About this task » Reproduce each of the following records word for word, without any changes.

Slide chart reasoning records
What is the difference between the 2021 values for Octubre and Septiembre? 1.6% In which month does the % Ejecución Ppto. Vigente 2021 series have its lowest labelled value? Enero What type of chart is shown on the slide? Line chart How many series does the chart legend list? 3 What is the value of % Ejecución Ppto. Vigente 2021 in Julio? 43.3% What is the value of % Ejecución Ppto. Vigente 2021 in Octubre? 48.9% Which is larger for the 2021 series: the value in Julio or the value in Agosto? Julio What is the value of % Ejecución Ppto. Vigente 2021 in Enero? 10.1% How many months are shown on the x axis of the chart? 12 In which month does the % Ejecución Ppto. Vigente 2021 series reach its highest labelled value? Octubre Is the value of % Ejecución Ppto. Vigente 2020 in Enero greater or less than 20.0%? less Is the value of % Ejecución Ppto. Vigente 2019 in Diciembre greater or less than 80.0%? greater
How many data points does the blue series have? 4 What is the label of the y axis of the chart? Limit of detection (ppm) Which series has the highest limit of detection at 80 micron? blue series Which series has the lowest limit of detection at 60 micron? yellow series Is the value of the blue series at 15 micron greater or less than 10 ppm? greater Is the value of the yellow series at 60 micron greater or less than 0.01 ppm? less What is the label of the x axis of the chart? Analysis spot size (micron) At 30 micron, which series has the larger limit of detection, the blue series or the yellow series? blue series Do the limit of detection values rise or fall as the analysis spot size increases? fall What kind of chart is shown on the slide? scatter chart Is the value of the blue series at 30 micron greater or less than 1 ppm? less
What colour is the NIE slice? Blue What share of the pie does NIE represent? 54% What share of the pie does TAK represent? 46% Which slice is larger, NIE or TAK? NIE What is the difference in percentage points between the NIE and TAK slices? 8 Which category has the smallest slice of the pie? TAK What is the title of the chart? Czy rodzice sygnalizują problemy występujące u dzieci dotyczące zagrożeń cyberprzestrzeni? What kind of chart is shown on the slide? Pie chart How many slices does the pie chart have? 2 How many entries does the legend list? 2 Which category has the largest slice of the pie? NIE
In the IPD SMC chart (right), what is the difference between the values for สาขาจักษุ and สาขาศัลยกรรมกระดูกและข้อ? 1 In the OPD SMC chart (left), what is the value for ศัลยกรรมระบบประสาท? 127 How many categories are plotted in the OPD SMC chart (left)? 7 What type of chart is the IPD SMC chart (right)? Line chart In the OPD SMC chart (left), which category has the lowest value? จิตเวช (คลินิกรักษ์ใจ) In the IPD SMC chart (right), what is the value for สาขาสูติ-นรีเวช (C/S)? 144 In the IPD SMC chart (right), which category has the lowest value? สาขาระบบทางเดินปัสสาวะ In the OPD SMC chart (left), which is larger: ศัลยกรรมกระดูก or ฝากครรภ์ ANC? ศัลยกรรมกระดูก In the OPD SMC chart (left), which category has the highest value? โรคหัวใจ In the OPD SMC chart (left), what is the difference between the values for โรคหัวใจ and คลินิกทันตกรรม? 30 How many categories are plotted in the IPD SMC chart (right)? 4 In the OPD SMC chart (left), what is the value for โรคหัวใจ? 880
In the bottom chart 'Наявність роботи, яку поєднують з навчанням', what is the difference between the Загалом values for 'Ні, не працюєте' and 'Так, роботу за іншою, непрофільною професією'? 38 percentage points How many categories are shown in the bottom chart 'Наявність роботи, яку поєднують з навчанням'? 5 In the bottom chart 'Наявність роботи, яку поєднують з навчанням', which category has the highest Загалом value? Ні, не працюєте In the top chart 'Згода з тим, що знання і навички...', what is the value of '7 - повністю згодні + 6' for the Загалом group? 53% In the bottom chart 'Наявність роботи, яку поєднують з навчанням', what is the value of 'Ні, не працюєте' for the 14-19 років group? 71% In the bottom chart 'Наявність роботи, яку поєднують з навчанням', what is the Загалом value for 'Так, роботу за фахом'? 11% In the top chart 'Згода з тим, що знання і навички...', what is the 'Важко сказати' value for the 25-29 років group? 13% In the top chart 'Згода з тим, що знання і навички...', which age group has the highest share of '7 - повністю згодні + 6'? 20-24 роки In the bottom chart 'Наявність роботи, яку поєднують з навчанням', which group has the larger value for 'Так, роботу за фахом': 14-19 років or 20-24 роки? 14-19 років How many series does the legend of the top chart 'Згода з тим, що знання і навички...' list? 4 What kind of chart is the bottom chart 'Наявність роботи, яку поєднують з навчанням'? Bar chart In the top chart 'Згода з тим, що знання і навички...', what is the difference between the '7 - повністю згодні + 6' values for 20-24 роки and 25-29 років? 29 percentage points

Task result »
What is the difference between the 2021 values for Octubre and Septiembre? 1.6% In which month does the % Ejecución Ppto. Vigente 2021 series have its lowest labelled value? Enero What type of chart is shown on the slide? Line chart How many series does the chart legend list? 3 What is the value of % Ejecución Ppto. Vigente 2021 in Julio? 43.3% What is the value of % Ejecución Ppto. Vigente 2021 in Octubre? 48.9% Which is larger for the 2021 series: the value in Julio or the value in Agosto? Julio What is the value of % Ejecución Ppto. Vigente 2021 in Enero? 10.1% How many months are shown on the x axis of the chart? 12 In which month does the % Ejecución Ppto. Vigente 2021 series reach its highest labelled value? Octubre Is the value of % Ejecución Ppto. Vigente 2020 in Enero greater or less than 20.0%? less Is the value of % Ejecución Ppto. Vigente 2019 in Diciembre greater or less than 80.0%? greater
How many data points does the blue series have? 4 What is the label of the y axis of the chart? Limit of detection (ppm) Which series has the highest limit of detection at 80 micron? blue series Which series has the lowest limit of detection at 60 micron? yellow series Is the value of the blue series at 15 micron greater or less than 10 ppm? greater Is the value of the yellow series at 60 micron greater or less than 0.01 ppm? less What is the label of the x axis of the chart? Analysis spot size (micron) At 30 micron, which series has the larger limit of detection, the blue series or the yellow series? blue series Do the limit of detection values rise or fall as the analysis spot size increases? fall What kind of chart is shown on the slide? scatter chart Is the value of the blue series at 30 micron greater or less than 1 ppm? less
What colour is the NIE slice? Blue What share of the pie does NIE represent? 54% What share of the pie does TAK represent? 46% Which slice is larger, NIE or TAK? NIE What is the difference in percentage points between the NIE and TAK slices? 8 Which category has the smallest slice of the pie? TAK What is the title of the chart? Czy rodzice sygnalizują problemy występujące u dzieci dotyczące zagrożeń cyberprzestrzeni? What kind of chart is shown on the slide? Pie chart How many slices does the pie chart have? 2 How many entries does the legend list? 2 Which category has the largest slice of the pie? NIE
In the IPD SMC chart (right), what is the difference between the values for สาขาจักษุ and สาขาศัลยกรรมกระดูกและข้อ? 1 In the OPD SMC chart (left), what is the value for ศัลยกรรมระบบประสาท? 127 How many categories are plotted in the OPD SMC chart (left)? 7 What type of chart is the IPD SMC chart (right)? Line chart In the OPD SMC chart (left), which category has the lowest value? จิตเวช (คลินิกรักษ์ใจ) In the IPD SMC chart (right), what is the value for สาขาสูติ-นรีเวช (C/S)? 144 In the IPD SMC chart (right), which category has the lowest value? สาขาระบบทางเดินปัสสาวะ In the OPD SMC chart (left), which is larger: ศัลยกรรมกระดูก or ฝากครรภ์ ANC? ศัลยกรรมกระดูก In the OPD SMC chart (left), which category has the highest value? โรคหัวใจ In the OPD SMC chart (left), what is the difference between the values for โรคหัวใจ and คลินิกทันตกรรม? 30 How many categories are plotted in the IPD SMC chart (right)? 4 In the OPD SMC chart (left), what is the value for โรคหัวใจ? 880
In the bottom chart 'Наявність роботи, яку поєднують з навчанням', what is the difference between the Загалом values for 'Ні, не працюєте' and 'Так, роботу за іншою, непрофільною професією'? 38 percentage points How many categories are shown in the bottom chart 'Наявність роботи, яку поєднують з навчанням'? 5 In the bottom chart 'Наявність роботи, яку поєднують з навчанням', which category has the highest Загалом value? Ні, не працюєте In the top chart 'Згода з тим, що знання і навички...', what is the value of '7 - повністю згодні + 6' for the Загалом group? 53% In the bottom chart 'Наявність роботи, яку поєднують з навчанням', what is the value of 'Ні, не працюєте' for the 14-19 років group? 71% In the bottom chart 'Наявність роботи, яку поєднують з навчанням', what is the Загалом value for 'Так, роботу за фахом'? 11% In the top chart 'Згода з тим, що знання і навички...', what is the 'Важко сказати' value for the 25-29 років group? 13% In the top chart 'Згода з тим, що знання і навички...', which age group has the highest share of '7 - повністю згодні + 6'? 20-24 роки In the bottom chart 'Наявність роботи, яку поєднують з навчанням', which group has the larger value for 'Так, роботу за фахом': 14-19 років or 20-24 роки? 14-19 років How many series does the legend of the top chart 'Згода з тим, що знання і навички...' list? 4 What kind of chart is the bottom chart 'Наявність роботи, яку поєднують з навчанням'? Bar chart In the top chart 'Згода з тим, що знання і навички...', what is the difference between the '7 - повністю згодні + 6' values for 20-24 роки and 25-29 років? 29 percentage points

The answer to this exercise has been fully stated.